Florida insurance regulators are asking 2 life insurers about solicitations of business from U.S. military personnel.
The Florida Office of Insurance Regulation has issued an “order to show cause” to American Fidelity Life Insurance Company, Pensacola, Fla., and Trans World Assurance Company, San Mateo, Calif.
In the order, which requires the insurers named to show why Florida should not suspend their right to do business in Florida, regulators allege that American Fidelity or Trans World may have sold insurance products to U.S. military personnel in December 2007 and January 2008 after offering prizes, such as Xbox video game systems, valued at over $25.
Florida regulators also say one company, or both companies:
- Employed a corporal in the U.S. Marine Corps as a driver who used his military identification to gain access to the military base to pick up military personnel and take them to the companies’ offices.
- Misrepresented that they were affiliated with the U.S. military in the sale of their insurance products.
Marilyn Hess, president of American Fidelity, says the company has not seen any documentation of the allegations in the order to show cause.
At this point, “we don’t believe we have an agent who sells at the site that they’re talking about,” Hess says. “We have had no complaints about this prior to this.”
Hess says American Fidelity handles administrative work for Trans World but is a separate company and cannot speak for Trans World.
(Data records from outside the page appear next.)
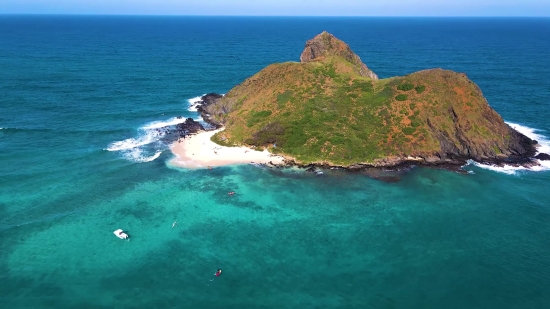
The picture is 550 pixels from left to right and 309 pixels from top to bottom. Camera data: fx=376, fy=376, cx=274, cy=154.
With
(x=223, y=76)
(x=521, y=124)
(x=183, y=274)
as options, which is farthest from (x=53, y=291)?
(x=223, y=76)

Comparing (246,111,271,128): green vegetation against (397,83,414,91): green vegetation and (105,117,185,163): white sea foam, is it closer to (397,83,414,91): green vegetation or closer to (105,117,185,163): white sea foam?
(105,117,185,163): white sea foam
Representatives for Trans World were not immediately available to comment on the Florida order.
In September 2007, the Florida Financial Services Commission adopted military sales practices regulations similar to those outlined in a model law adopted by the National Association of Insurance Commissioners, Kansas City, Mo., in June 2007, Florida officials say.
The Florida rules apply to all active-duty service members and use a broader definition of “active duty” than the definition that the NAIC model uses, officials say.